[Image and question records]:
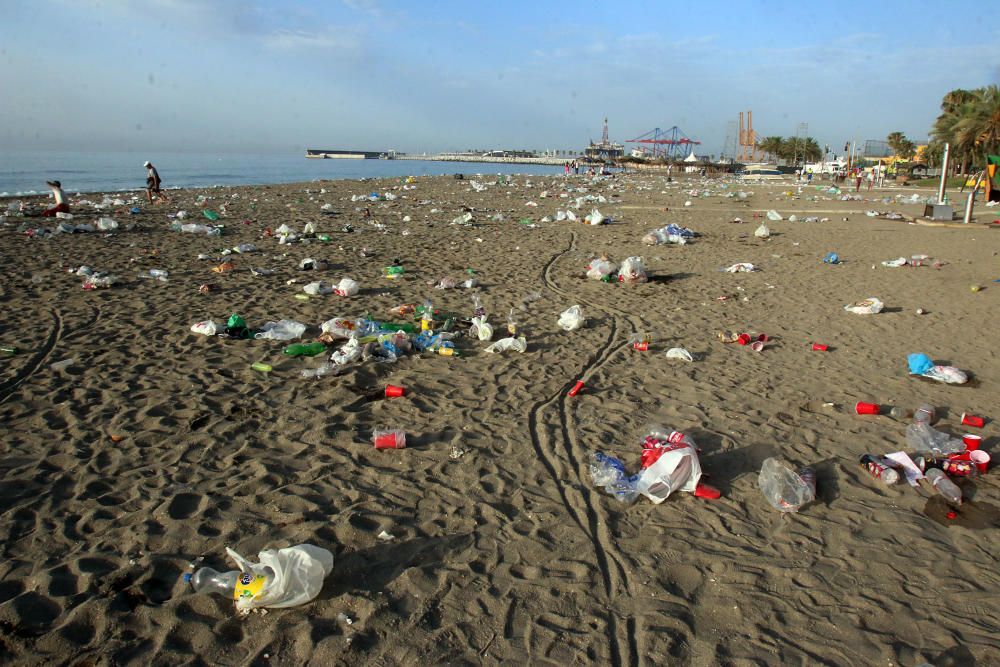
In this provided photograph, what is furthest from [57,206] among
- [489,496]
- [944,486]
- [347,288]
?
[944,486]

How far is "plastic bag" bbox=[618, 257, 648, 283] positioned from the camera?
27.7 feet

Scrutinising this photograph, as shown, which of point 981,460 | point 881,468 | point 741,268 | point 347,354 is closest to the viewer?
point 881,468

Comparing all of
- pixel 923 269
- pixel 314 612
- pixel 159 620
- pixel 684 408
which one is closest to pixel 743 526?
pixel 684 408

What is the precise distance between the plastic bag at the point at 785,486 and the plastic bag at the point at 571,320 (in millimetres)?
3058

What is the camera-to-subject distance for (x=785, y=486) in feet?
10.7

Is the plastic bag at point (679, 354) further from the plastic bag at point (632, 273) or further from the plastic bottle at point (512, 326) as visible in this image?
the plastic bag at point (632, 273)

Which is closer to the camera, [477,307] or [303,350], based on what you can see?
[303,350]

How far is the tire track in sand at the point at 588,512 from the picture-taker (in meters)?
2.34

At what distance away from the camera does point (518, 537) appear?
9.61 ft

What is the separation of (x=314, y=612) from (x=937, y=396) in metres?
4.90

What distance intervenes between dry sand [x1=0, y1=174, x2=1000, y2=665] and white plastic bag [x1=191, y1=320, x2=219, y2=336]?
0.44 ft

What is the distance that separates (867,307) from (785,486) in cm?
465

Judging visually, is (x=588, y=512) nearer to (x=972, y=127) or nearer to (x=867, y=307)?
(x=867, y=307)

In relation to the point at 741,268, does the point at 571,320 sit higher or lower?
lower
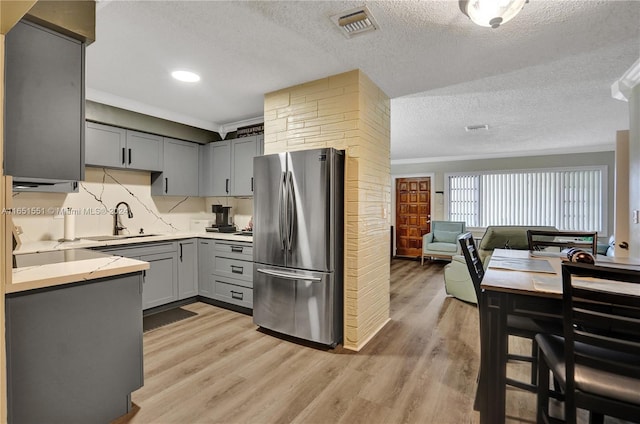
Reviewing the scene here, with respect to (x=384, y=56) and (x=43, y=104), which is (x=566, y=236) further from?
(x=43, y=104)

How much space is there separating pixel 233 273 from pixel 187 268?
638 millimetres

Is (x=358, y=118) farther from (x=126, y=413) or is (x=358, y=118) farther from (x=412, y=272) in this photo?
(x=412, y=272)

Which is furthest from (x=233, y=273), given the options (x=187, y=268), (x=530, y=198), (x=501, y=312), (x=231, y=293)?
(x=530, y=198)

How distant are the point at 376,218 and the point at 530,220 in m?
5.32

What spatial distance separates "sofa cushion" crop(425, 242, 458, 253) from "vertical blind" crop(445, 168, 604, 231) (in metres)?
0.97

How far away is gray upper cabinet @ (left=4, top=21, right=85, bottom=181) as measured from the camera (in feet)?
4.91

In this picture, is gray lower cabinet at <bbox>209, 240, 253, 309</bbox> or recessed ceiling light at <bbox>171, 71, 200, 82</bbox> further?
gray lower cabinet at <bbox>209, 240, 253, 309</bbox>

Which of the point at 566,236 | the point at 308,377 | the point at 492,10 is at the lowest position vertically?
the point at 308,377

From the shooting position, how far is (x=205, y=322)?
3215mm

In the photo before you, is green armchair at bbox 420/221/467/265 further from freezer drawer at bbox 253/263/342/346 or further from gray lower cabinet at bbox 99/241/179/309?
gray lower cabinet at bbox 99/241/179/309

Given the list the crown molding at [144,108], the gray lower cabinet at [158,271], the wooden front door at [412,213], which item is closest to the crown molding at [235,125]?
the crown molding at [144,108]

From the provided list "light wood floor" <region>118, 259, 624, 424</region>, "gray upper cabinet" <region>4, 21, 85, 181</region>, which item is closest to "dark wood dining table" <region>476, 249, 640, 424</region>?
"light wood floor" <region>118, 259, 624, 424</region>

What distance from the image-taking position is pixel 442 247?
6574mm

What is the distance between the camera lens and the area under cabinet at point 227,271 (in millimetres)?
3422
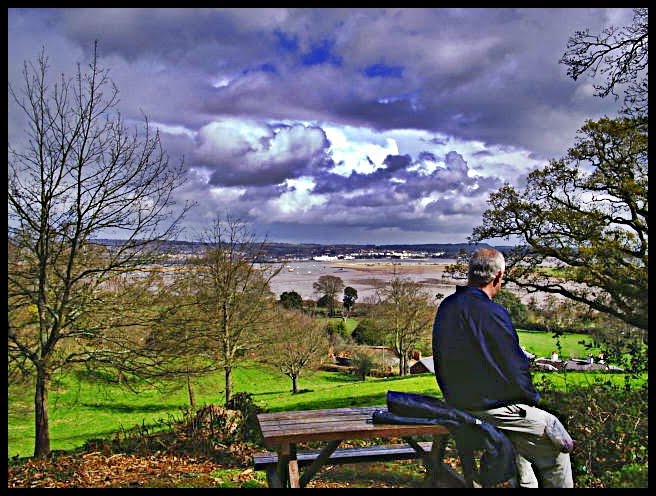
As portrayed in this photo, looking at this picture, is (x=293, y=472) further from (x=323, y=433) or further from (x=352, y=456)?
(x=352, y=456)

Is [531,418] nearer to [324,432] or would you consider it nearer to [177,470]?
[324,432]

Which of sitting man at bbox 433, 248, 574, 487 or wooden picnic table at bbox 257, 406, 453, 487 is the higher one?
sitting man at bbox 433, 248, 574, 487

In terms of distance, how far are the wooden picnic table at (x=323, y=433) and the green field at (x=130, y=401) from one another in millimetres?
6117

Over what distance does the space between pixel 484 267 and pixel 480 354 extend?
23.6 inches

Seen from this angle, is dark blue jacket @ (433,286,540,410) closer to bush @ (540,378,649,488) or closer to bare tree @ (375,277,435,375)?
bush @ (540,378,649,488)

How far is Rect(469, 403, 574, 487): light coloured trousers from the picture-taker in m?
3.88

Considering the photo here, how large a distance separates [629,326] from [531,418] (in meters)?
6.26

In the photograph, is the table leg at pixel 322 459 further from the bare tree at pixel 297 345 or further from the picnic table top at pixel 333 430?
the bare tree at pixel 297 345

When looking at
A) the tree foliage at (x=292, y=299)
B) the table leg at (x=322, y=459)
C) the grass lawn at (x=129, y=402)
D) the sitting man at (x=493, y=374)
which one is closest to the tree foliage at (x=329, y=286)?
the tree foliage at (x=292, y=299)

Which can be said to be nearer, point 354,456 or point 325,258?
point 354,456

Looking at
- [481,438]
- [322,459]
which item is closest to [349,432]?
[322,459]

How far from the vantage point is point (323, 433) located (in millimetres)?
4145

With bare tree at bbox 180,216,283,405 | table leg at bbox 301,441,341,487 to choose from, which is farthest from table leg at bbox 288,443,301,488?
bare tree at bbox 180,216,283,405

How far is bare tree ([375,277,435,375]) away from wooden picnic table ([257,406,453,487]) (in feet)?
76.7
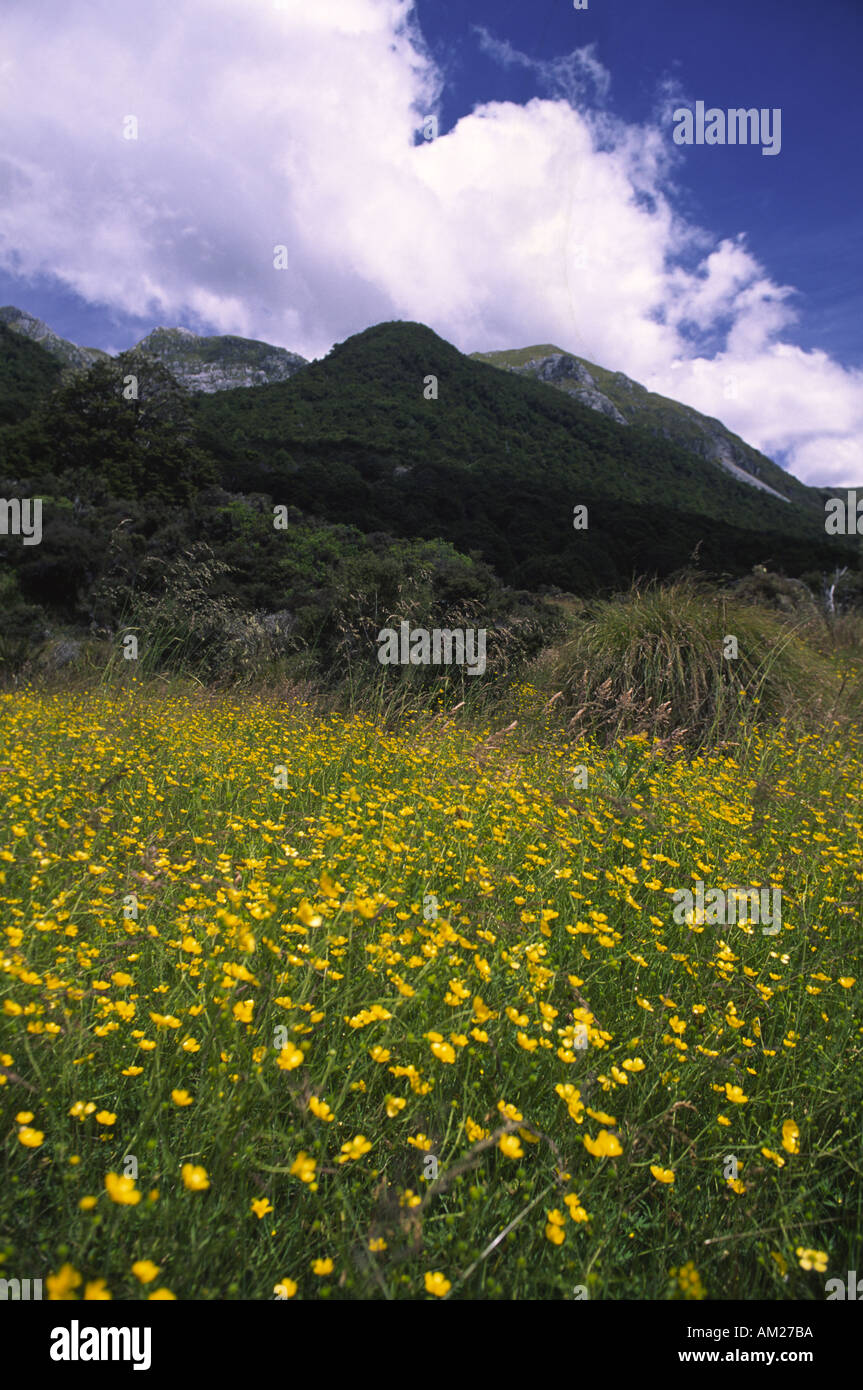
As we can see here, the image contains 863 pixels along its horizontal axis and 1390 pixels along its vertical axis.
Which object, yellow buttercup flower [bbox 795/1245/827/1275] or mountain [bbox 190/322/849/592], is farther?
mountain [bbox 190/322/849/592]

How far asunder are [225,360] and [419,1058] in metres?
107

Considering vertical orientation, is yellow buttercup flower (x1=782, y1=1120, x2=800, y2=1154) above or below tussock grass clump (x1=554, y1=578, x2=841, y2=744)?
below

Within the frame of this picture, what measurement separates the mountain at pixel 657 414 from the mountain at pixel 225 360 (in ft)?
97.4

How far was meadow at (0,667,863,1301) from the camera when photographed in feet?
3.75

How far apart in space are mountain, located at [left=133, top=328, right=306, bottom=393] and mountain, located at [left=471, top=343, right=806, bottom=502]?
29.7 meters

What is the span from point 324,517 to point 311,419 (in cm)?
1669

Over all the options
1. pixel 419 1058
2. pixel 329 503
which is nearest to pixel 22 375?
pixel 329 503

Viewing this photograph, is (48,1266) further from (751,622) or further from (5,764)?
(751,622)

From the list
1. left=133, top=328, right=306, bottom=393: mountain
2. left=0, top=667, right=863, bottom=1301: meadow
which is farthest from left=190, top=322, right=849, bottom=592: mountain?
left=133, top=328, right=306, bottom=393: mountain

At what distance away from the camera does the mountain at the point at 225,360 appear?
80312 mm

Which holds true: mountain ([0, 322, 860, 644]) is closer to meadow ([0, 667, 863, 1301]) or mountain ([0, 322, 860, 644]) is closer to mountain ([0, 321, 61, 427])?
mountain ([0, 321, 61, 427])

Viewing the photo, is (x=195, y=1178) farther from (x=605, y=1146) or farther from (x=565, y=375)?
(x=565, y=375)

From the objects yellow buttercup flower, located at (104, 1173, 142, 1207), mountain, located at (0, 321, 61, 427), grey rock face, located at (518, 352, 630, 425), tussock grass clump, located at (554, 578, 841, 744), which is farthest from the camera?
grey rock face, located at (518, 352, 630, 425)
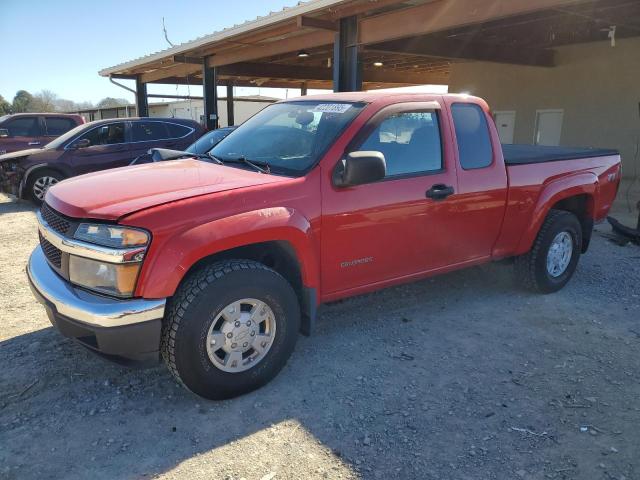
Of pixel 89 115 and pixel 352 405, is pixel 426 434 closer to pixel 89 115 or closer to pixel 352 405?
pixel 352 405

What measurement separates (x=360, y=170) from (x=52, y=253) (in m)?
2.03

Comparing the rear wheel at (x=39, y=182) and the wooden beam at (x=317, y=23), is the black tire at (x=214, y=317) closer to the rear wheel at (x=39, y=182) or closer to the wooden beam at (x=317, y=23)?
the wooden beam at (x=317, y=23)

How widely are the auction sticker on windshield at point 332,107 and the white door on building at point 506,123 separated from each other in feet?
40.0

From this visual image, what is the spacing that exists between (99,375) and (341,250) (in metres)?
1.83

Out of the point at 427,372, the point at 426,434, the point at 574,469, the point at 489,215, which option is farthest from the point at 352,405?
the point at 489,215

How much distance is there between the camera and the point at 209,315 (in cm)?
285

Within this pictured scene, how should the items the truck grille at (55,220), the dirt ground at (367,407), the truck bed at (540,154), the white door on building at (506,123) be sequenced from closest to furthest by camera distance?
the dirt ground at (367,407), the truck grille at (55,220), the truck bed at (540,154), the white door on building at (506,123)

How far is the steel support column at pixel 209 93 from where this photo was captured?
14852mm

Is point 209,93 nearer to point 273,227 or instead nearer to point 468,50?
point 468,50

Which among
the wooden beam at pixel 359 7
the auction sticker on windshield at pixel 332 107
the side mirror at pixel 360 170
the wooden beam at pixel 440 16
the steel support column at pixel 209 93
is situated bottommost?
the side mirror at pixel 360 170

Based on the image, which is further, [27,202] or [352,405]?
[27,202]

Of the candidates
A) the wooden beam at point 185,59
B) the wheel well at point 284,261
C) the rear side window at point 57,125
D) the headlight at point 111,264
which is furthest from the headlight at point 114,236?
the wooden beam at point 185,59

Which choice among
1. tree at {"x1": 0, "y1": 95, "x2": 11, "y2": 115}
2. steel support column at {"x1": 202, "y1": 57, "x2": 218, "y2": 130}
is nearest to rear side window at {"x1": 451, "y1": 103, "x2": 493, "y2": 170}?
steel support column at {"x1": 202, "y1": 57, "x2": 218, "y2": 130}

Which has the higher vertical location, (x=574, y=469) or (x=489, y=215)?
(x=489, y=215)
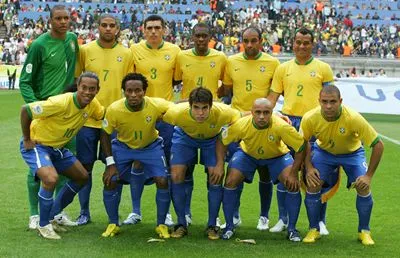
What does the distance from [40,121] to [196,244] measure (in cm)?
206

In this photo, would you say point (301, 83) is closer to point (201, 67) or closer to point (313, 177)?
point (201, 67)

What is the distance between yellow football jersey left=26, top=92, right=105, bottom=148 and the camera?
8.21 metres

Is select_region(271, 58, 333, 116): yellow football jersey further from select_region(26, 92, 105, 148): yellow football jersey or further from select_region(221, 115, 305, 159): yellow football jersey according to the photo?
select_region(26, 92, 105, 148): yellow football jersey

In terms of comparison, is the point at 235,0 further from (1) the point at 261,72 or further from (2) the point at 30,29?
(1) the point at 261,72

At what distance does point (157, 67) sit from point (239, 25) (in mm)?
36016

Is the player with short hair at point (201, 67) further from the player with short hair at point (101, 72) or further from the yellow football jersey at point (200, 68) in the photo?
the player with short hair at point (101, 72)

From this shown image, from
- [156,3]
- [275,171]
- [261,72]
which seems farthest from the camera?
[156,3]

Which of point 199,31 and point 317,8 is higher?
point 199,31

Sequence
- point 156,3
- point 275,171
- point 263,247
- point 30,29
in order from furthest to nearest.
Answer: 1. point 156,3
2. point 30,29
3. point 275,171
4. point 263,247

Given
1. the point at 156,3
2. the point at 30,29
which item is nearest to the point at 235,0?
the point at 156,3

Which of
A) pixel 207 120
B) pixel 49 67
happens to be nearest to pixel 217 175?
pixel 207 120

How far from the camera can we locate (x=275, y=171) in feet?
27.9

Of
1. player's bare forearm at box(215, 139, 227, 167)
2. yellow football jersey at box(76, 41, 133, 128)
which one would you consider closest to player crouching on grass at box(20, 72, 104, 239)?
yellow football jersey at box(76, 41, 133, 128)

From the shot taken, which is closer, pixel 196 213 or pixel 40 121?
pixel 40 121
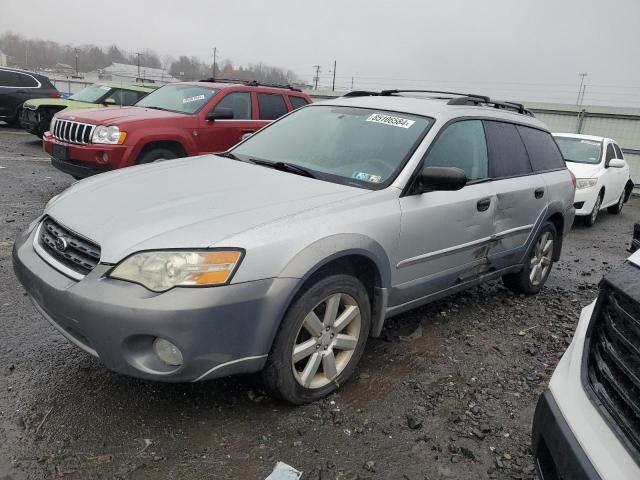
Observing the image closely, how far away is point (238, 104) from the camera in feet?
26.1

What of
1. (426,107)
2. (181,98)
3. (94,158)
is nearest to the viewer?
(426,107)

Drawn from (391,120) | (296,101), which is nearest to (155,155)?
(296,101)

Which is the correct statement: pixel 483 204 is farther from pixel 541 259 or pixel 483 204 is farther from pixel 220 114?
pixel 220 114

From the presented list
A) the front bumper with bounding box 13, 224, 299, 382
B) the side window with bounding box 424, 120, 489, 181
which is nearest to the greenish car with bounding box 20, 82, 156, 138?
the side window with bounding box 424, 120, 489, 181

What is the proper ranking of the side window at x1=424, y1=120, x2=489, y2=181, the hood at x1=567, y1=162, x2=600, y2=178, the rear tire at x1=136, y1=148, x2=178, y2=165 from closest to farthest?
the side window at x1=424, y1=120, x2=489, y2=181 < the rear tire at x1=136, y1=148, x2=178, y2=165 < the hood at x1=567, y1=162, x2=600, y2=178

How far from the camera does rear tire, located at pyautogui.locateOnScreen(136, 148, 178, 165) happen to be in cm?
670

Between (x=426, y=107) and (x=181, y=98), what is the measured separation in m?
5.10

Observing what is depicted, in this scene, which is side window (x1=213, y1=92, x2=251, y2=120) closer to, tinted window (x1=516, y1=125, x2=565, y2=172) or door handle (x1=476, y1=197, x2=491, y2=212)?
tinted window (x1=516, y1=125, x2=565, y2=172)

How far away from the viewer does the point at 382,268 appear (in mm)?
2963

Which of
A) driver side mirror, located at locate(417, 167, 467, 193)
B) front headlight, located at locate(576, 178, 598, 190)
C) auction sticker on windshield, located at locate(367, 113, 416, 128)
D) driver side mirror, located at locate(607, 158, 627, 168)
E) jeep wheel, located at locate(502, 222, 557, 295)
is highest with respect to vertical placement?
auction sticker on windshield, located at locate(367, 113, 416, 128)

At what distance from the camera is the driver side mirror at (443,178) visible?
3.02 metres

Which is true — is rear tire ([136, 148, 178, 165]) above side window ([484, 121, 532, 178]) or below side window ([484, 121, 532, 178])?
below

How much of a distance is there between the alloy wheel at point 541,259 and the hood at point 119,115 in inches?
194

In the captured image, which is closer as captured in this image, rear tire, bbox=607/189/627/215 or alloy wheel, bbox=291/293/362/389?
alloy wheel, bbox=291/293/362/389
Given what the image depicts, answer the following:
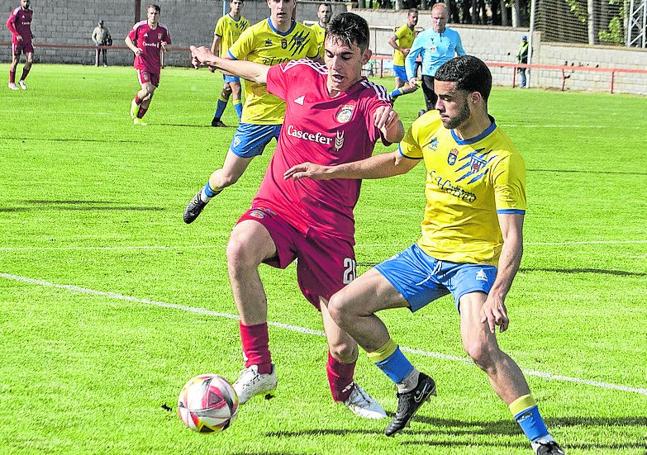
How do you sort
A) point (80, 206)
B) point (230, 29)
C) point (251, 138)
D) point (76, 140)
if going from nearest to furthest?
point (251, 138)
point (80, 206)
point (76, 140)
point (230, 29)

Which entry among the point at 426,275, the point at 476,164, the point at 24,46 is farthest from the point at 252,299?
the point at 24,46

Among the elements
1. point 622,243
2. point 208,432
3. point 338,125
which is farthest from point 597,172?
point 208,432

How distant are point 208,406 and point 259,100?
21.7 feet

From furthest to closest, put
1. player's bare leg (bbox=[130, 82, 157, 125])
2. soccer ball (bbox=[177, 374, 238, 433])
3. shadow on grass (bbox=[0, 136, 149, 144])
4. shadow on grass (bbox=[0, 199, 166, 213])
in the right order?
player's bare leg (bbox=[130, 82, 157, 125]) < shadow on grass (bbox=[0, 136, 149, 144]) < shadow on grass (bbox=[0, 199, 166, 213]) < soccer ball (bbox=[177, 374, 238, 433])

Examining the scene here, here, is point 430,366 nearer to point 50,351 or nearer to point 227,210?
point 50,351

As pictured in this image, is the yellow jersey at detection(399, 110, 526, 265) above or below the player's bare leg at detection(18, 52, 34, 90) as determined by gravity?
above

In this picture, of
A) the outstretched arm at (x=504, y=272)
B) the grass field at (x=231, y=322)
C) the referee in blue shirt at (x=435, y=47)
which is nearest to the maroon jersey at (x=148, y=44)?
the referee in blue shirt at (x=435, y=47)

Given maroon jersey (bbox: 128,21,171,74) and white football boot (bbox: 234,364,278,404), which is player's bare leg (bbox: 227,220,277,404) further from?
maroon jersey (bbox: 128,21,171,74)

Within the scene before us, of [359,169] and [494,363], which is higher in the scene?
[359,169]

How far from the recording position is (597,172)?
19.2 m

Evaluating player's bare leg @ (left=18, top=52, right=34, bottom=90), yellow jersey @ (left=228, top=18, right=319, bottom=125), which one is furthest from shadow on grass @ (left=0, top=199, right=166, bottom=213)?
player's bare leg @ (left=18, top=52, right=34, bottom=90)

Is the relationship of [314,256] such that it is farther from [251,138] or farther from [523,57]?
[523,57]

[Short exercise]: Each line from the one containing "In this picture, of" through the end of the entries, both included, is to be returned exactly, with no other lines.

[The reply]:
In this picture, of
A) the outstretched arm at (x=504, y=272)
B) the grass field at (x=231, y=322)
C) the referee in blue shirt at (x=435, y=47)
which is nearest to the maroon jersey at (x=148, y=44)?
the referee in blue shirt at (x=435, y=47)

Given maroon jersey (bbox: 128,21,171,74) and white football boot (bbox: 234,364,278,404), which is player's bare leg (bbox: 227,220,277,404) further from?
maroon jersey (bbox: 128,21,171,74)

Within the scene before us, of [359,169] and [494,363], which is higher in the scene?
[359,169]

How far from the recording position is (597,172)?
19.2 m

Evaluating player's bare leg @ (left=18, top=52, right=34, bottom=90), yellow jersey @ (left=228, top=18, right=319, bottom=125), which one is furthest from shadow on grass @ (left=0, top=199, right=166, bottom=213)?
player's bare leg @ (left=18, top=52, right=34, bottom=90)

Is the relationship of [314,256] such that it is farther from [251,138] or farther from [523,57]?
[523,57]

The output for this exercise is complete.